Puggly is surprised to receive an invite to the lavish Centenary Ball in the oh-so-chic Kingdom of Spiff. As everyone knows, Spiffians are known for the poshest clothes and the fluffiest wigs, so it’s no surprise when Prince Puggly’s grand entrance ends in humiliation.

However, Puggly discovers an unlikely ally in Francesca, the bookish Princess of Spiff and together the two friends set out to teach the Spiffs an absurd lesson in style.

Rumor has it that Penguin will be sending me an ARC so I’m pretty excited! It comes out February 2013.

For more Middle Grade reviews and and recommendations, visit Shannon Messenger’s Blog.

3 thoughts on “MMGM: BREAKING STALIN’S NOSE by Eugene Yelchin

  1. Saw this one at the bookstore yesterday. Almost grabbed it but the book bag was already bulging and I needed to take a stand with myself and say stop. Will get this one to read next time, for sure. No answers on the questions you have, but maybe something of everything with the scales tipping back and forth. Huh. Not much of an answer, but you’ve got me thinking. Thanks!

    I have not read ZORGAMAZOO yet. I know…

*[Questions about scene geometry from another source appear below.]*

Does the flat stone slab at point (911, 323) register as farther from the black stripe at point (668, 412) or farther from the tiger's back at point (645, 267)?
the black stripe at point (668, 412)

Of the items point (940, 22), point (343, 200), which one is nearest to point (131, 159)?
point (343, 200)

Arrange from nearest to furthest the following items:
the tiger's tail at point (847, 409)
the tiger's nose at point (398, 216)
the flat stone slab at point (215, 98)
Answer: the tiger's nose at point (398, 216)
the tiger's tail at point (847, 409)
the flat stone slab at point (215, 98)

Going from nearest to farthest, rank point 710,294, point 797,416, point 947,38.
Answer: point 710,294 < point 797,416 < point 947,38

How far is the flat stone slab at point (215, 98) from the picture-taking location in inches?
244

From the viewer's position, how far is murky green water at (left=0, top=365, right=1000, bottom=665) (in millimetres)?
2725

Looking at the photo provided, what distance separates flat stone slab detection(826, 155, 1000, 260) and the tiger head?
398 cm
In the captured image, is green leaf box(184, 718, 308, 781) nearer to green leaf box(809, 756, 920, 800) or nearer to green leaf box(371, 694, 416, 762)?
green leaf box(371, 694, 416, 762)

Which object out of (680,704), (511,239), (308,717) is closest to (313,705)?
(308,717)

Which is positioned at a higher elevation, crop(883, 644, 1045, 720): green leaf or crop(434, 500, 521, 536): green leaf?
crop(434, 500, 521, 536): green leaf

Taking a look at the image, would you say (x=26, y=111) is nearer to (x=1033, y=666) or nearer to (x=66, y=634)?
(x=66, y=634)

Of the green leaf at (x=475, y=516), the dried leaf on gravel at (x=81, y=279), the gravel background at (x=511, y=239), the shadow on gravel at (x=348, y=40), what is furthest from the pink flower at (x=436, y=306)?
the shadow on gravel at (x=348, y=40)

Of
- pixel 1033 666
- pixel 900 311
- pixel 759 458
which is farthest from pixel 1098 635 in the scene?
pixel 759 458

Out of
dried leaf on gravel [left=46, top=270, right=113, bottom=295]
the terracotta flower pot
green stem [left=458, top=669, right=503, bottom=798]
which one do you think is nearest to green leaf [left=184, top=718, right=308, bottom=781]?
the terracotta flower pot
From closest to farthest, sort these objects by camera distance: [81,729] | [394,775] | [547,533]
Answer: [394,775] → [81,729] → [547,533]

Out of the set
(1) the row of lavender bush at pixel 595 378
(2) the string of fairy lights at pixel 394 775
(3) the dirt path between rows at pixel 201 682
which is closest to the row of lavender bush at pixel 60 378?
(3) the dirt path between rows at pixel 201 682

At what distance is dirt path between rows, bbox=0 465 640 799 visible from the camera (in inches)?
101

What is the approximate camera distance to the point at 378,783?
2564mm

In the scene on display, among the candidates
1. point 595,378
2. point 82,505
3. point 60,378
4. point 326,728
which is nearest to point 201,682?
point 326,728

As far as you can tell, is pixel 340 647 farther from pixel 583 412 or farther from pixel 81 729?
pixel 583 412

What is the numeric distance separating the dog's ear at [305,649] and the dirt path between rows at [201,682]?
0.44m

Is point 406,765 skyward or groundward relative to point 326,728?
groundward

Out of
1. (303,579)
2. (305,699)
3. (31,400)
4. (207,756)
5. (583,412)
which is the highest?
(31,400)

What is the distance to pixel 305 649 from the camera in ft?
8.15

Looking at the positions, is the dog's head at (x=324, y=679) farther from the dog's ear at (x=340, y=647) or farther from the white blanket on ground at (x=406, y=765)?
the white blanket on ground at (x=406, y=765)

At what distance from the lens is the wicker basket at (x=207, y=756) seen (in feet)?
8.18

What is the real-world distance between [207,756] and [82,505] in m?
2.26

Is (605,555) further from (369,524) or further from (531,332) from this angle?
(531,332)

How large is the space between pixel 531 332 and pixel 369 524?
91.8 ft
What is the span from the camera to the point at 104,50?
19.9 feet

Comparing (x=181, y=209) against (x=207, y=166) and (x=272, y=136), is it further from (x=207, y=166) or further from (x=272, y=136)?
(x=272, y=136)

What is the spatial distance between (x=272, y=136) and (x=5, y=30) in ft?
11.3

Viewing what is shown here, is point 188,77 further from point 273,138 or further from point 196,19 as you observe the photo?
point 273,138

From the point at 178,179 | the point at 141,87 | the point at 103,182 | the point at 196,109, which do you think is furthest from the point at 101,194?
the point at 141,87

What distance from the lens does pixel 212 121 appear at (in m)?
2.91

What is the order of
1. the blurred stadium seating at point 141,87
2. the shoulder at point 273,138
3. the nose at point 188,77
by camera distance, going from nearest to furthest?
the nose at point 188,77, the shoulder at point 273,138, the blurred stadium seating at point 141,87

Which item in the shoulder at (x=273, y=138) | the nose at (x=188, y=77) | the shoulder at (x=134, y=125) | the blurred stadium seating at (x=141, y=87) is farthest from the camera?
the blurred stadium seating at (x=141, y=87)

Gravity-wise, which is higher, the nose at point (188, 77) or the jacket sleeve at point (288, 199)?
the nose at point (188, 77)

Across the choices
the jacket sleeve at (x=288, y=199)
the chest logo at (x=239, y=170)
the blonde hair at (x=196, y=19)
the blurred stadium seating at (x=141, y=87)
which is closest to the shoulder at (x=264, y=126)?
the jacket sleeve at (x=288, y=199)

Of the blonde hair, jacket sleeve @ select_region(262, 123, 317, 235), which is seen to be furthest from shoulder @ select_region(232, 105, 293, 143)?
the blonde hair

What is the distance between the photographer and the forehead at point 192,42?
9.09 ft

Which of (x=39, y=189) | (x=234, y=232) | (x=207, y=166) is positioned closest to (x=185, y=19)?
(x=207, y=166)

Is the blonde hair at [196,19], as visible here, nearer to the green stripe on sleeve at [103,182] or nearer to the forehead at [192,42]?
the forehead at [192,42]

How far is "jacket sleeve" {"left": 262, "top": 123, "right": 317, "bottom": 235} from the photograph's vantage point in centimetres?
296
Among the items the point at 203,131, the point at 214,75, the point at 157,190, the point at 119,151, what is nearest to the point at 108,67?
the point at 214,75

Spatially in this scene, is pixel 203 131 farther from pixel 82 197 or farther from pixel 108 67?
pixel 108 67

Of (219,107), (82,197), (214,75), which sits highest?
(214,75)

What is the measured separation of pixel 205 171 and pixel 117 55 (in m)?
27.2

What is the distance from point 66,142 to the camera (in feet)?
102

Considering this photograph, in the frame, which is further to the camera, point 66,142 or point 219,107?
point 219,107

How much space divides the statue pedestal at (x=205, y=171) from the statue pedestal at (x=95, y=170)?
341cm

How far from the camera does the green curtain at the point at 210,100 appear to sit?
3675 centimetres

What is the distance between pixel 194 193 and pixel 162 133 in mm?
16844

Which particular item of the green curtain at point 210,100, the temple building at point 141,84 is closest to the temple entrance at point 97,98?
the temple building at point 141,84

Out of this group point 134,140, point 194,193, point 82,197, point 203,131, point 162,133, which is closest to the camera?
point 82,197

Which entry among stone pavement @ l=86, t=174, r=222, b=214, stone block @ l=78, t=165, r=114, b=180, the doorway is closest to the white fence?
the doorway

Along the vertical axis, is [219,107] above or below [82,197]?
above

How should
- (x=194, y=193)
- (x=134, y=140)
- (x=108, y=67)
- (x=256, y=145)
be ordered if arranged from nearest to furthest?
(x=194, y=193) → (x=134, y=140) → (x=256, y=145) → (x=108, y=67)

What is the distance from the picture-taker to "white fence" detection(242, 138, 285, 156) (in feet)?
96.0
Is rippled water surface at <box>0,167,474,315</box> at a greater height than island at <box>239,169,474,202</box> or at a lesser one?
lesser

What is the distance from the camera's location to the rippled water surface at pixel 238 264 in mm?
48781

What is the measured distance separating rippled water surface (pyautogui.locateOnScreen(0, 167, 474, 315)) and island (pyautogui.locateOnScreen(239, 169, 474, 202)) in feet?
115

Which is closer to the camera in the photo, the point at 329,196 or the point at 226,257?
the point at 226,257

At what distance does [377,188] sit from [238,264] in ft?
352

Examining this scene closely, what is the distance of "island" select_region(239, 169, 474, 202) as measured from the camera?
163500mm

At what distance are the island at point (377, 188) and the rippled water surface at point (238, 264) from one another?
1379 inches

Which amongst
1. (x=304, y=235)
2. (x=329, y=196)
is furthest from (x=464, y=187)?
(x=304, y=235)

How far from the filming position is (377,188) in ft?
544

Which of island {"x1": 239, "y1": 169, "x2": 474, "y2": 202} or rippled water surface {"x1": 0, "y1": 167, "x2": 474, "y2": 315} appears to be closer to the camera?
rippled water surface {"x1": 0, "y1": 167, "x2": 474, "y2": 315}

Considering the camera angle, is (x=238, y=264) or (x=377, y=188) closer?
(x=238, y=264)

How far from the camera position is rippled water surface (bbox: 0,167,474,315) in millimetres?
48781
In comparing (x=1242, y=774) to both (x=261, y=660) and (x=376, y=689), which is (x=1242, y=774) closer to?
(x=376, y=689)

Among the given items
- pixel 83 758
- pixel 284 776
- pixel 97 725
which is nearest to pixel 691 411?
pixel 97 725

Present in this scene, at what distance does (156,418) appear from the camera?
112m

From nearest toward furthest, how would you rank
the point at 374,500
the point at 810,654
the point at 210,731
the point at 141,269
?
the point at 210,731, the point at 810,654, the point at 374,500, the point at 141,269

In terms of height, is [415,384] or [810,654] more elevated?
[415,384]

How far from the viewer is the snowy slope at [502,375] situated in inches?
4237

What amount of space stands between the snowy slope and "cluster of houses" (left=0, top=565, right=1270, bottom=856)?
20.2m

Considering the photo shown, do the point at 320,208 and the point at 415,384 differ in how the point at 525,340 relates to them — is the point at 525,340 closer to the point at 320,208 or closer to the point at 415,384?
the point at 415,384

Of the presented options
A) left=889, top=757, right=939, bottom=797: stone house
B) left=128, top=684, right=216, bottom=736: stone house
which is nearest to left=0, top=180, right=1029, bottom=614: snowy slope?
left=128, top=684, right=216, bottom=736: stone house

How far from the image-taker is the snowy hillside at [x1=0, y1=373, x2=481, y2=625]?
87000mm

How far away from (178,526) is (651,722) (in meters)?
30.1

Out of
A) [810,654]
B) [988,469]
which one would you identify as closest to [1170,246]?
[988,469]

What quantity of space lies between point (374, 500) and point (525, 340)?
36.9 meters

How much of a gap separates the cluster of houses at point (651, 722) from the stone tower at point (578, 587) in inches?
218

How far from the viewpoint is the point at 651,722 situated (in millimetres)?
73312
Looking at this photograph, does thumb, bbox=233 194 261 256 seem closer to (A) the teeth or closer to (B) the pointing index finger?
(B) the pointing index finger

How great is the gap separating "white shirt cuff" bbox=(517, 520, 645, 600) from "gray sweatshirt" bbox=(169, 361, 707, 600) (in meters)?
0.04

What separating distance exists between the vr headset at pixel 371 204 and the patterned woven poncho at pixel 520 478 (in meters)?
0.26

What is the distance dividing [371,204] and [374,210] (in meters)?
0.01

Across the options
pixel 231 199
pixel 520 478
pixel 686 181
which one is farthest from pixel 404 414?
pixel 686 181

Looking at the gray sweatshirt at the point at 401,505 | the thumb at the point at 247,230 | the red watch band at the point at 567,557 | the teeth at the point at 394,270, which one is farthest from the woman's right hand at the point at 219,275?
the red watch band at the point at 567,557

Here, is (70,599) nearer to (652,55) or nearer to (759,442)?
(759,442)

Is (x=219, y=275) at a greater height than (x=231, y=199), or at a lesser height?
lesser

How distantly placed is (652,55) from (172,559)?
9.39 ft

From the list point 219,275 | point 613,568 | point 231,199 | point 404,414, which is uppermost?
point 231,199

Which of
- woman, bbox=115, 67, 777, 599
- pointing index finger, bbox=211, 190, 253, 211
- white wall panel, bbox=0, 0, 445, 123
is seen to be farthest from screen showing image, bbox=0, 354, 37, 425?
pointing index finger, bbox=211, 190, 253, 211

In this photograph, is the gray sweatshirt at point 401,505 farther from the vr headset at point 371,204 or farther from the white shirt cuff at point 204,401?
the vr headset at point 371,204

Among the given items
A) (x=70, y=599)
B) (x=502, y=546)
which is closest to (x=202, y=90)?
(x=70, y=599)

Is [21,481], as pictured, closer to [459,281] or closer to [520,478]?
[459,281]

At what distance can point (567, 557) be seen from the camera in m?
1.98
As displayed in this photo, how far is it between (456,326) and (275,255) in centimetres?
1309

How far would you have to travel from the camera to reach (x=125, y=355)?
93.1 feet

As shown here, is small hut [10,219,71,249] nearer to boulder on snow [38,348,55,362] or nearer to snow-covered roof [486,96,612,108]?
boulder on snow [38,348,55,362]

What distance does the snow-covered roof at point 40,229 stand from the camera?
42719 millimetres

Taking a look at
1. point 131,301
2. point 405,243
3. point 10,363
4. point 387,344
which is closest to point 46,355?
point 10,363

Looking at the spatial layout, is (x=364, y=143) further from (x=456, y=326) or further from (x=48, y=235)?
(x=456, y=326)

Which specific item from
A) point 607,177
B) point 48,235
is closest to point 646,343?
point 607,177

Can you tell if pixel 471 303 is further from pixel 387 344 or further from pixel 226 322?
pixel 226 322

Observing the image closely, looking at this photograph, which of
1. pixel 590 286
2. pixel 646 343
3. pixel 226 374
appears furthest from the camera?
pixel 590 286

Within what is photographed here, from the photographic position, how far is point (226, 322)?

  2. Your posts are always thought-provoking. I wonder if one of the reasons for the “gap” in publishing you mention is the general insularity of American society? The sad fact, in my opinion, is that the majority of teens do very little reading, and what they do read–between texting friends and glazing over at teen TV–is love stories about vampires, rather than the problems of life in the former Soviet Union.

    I am probably being too pessimistic. I certainly hope so.

  3. Breaking Stalin’s Nose sounds amazing. I have not read anything about the Soviet regime- but I have Between Shades of Gray to read. This MG books is now on my list and I look forward to reading. I not only enjoyed your review, but also your thoughts on this topic. Thanks!

    Prince Puggly of Spud looks like fun!